February 19, 1996
Can Computers Guarantee Perfectly Fitted Clothes?
Clothes That Are Cut to Fit
By JOHN HOLUSHA
ARY, N.C. -- About half of all Americans buy off-the-rack clothing that doesn't fit well, said researchers at the Technology/Clothing Technology Corp., an apparel industry group. Half of those pay to have their clothing altered; the rest just wear ill-fitting clothes.
To promote a more stylish nation and to preserve some of what is left of the domestic apparel industry, the research group, which is based near Raleigh, N.C., is spending $8.5 million a year to develop a method to make three-dimensional body scans of customers that could be used to produce custom-made clothes.
If manufacturers used the body dimensions of individual customers, standard sizes, which vary from maker to maker anyway, would become obsolete. Along with a custom fit, there would be a premium on speedy delivery of garments. This, the theory goes, would drive manufacturers to keep their plants in the United States rather than waiting months for goods to arrive from factories in East Asia.
The desire for relatively inexpensive custom-made clothes is clear. When Levi Strauss & Co. introduced a computer-assisted measuring system for women's jeans in 1994, the response was sharp, even though such jeans cost $15 more than the standard retail price.
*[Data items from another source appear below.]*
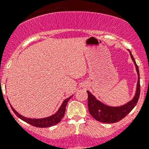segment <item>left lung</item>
<instances>
[{"instance_id":"left-lung-1","label":"left lung","mask_w":149,"mask_h":149,"mask_svg":"<svg viewBox=\"0 0 149 149\" xmlns=\"http://www.w3.org/2000/svg\"><path fill=\"white\" fill-rule=\"evenodd\" d=\"M128 51L130 52L132 61H133L136 66L138 74V82L135 96L130 101L125 104L118 107H112L105 104L100 100H97V98L93 94H91L90 91H87L88 111L90 115L97 121L105 123H114L121 120L135 107L139 101L140 96V75L139 67L130 51Z\"/></svg>"}]
</instances>
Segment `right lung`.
I'll return each mask as SVG.
<instances>
[{
    "label": "right lung",
    "mask_w": 149,
    "mask_h": 149,
    "mask_svg": "<svg viewBox=\"0 0 149 149\" xmlns=\"http://www.w3.org/2000/svg\"><path fill=\"white\" fill-rule=\"evenodd\" d=\"M72 96L71 97H68V98H67L66 100H65L63 102L61 106L60 107L58 110L57 111L54 115H51V116H49V117H47V118H39V119H35V118H33L32 119V118H26V117L22 116V115H20L19 112H17L16 110H15L14 108H13L11 105L10 104V105L12 110H13V112L16 114V116H17L18 118H20L21 120H22L23 121L26 122V123L31 125L35 126V127H48L52 125H57L58 123H60V122L61 121V120H62L63 118L64 117V115H65V107H66V105H67L68 102L69 100L71 98Z\"/></svg>",
    "instance_id": "1"
}]
</instances>
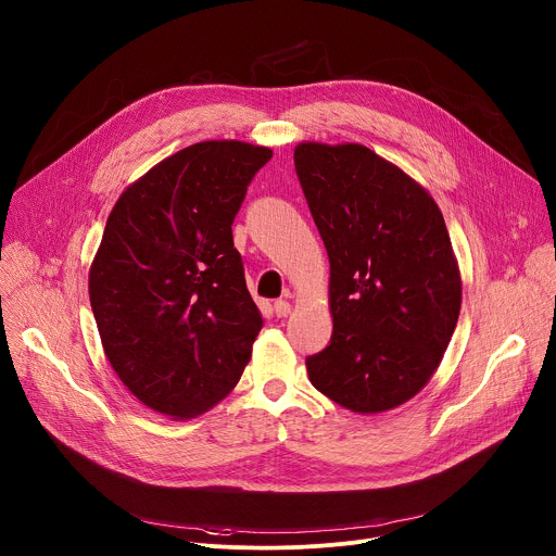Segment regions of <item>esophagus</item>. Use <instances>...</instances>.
Instances as JSON below:
<instances>
[{
	"label": "esophagus",
	"mask_w": 556,
	"mask_h": 556,
	"mask_svg": "<svg viewBox=\"0 0 556 556\" xmlns=\"http://www.w3.org/2000/svg\"><path fill=\"white\" fill-rule=\"evenodd\" d=\"M275 314L279 316V319H283V316H288V314H290V303H288L286 299L275 301Z\"/></svg>",
	"instance_id": "1"
}]
</instances>
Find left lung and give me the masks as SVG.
Masks as SVG:
<instances>
[{
    "instance_id": "1",
    "label": "left lung",
    "mask_w": 556,
    "mask_h": 556,
    "mask_svg": "<svg viewBox=\"0 0 556 556\" xmlns=\"http://www.w3.org/2000/svg\"><path fill=\"white\" fill-rule=\"evenodd\" d=\"M294 169L330 257L332 339L309 382L358 414L407 403L453 337L462 281L433 198L363 144L301 142Z\"/></svg>"
}]
</instances>
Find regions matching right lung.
<instances>
[{
	"mask_svg": "<svg viewBox=\"0 0 556 556\" xmlns=\"http://www.w3.org/2000/svg\"><path fill=\"white\" fill-rule=\"evenodd\" d=\"M273 151L206 140L174 153L112 208L90 270L110 365L153 412L193 418L240 380L264 326L232 219Z\"/></svg>",
	"mask_w": 556,
	"mask_h": 556,
	"instance_id": "obj_1",
	"label": "right lung"
}]
</instances>
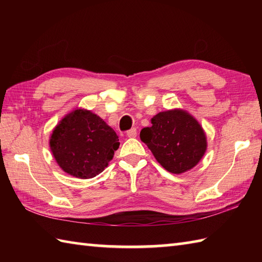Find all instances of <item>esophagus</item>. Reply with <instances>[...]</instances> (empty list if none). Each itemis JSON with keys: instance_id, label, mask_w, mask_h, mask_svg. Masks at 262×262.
I'll use <instances>...</instances> for the list:
<instances>
[{"instance_id": "34e87169", "label": "esophagus", "mask_w": 262, "mask_h": 262, "mask_svg": "<svg viewBox=\"0 0 262 262\" xmlns=\"http://www.w3.org/2000/svg\"><path fill=\"white\" fill-rule=\"evenodd\" d=\"M127 136L128 137H136L137 136V130H136V128H132V129H129L127 132Z\"/></svg>"}]
</instances>
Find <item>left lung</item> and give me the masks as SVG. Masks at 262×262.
<instances>
[{
	"instance_id": "1",
	"label": "left lung",
	"mask_w": 262,
	"mask_h": 262,
	"mask_svg": "<svg viewBox=\"0 0 262 262\" xmlns=\"http://www.w3.org/2000/svg\"><path fill=\"white\" fill-rule=\"evenodd\" d=\"M140 136L158 162L171 173L179 174L192 169L207 147L202 126L179 109L155 115L152 126L143 128Z\"/></svg>"
}]
</instances>
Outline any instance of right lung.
Returning <instances> with one entry per match:
<instances>
[{
	"label": "right lung",
	"instance_id": "obj_1",
	"mask_svg": "<svg viewBox=\"0 0 262 262\" xmlns=\"http://www.w3.org/2000/svg\"><path fill=\"white\" fill-rule=\"evenodd\" d=\"M118 136L103 119L77 109L55 127L49 141L53 155L66 173L90 179L101 173L119 147Z\"/></svg>",
	"mask_w": 262,
	"mask_h": 262
}]
</instances>
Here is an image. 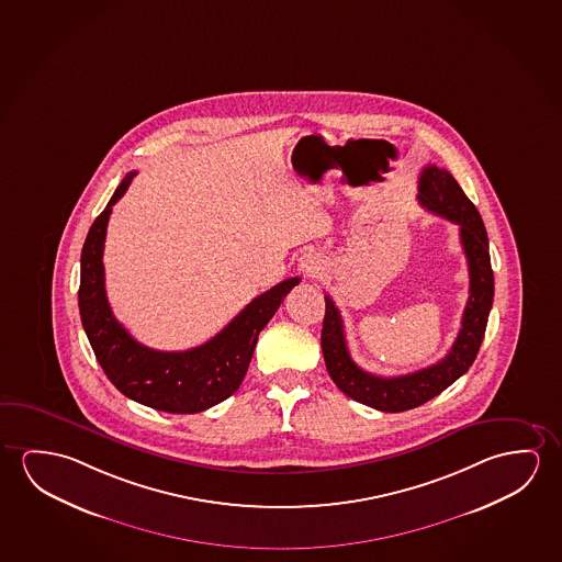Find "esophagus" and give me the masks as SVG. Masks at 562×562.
<instances>
[{
    "label": "esophagus",
    "instance_id": "1",
    "mask_svg": "<svg viewBox=\"0 0 562 562\" xmlns=\"http://www.w3.org/2000/svg\"><path fill=\"white\" fill-rule=\"evenodd\" d=\"M300 272H302L305 278H315L321 272V257L317 252H305L302 259H300Z\"/></svg>",
    "mask_w": 562,
    "mask_h": 562
}]
</instances>
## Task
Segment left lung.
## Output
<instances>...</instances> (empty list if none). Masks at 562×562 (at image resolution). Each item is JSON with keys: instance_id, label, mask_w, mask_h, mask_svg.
Wrapping results in <instances>:
<instances>
[{"instance_id": "8db88e82", "label": "left lung", "mask_w": 562, "mask_h": 562, "mask_svg": "<svg viewBox=\"0 0 562 562\" xmlns=\"http://www.w3.org/2000/svg\"><path fill=\"white\" fill-rule=\"evenodd\" d=\"M416 199L428 212L459 225L461 245L469 265V300L458 338L446 358L424 370L397 378H381L363 372L348 352L345 325L337 305L330 295H325L321 348L328 375L345 395L381 413L411 411L440 395L443 389L458 381L475 362L493 307L494 274L488 237L475 204L467 199L451 173L436 165L424 167Z\"/></svg>"}]
</instances>
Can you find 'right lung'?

A recent survey by Prof. Nancy Casill of the University of North Carolina at Greensboro found that customers were willing to pay extra for the scan, if it would ensure properly fitted clothes.
But the Levi system was cumbersome, requiring women to try on several pairs of stock jeans with built-in measuring tapes.
When the new system is tested at a retail store later this year, the scanner is expected to produce a full-body profile in about two seconds, with the measurements encoded on a portable data card or entered into a central depository. Whenever that customer orders clothes, the data can be retrieved to produce a custom-fitted product.
"We are simply trying to do what a professional tailor would do, but without the time and expense," said Joseph W.A. Off, managing director of the technology research company, which calls itself TC2. "Even now, there is $20 to $40 built into the cost of men's suits to cover the cost of alterations."
To use the scanner, a person would strip down to underwear and step into a booth equipped with six light projectors and six video cameras.
Light would be projected through a grate to produce a pattern of horizontal black and white lines on the subject. The projectors would flash four times each, producing 24 images in the video camera. The grates would move after each pass, producing changes in the patterns. The cameras would record height and width; the changing patterns, along with some extrapolation, would produce depth information.
The result would be almost 1.4 million data points in three-dimensional space -- more than enough to define an individual's shape.
Then the numbers would be refined to shape a figure on a computer, from which the essential measurements for clothing would be selected.
"The bicep is the largest part of the arm, so we take the bicep circumference to get the sleeve measurement," said Judson H. Early, the director of research. "But others are not as obvious, which is why we are still working on critical-measurement extraction."
The measurements would be linked to a garment pattern, which would then be modified. The resulting information would be sent to a laser, which would cut the cloth that would be sewn into the final garment.
TC2 officials concede that any move to automated custom clothing would be a struggle against established apparel industry procedures. Cutting a single thickness of cloth for one garment might seem inefficient to companies that cut dozens of layers of cloth at the same time.
But, the researchers said, the automated system could cut inventory costs for retailers and prevent many of the steep end-of-season markdowns that erode their profit margins.
"Everyone looks at the cost of direct labor in apparel," said Peter N. Butenhoff, president of TC2. "But direct labor is only 11 percent of the cost of the garment delivered to customers. Non-value-added handling after manufacture accounts for 27 percent. That is what we are going after."
The researchers envision a much smaller retail space, where most of the stock would consist of samples that customers could examine and touch before placing orders for custom garments based on their body scans. Tied to agile factories, able to switch rapidly from one product to another, the retailer would be able to deliver the custom garment in a few days.
And, because everything would be sold before it was made, steep discounts to clear out inventory would not be necessary.
"The vision is pretty clear and the technology is almost here," Butenhoff said. "As always, the culture change will be the hardest."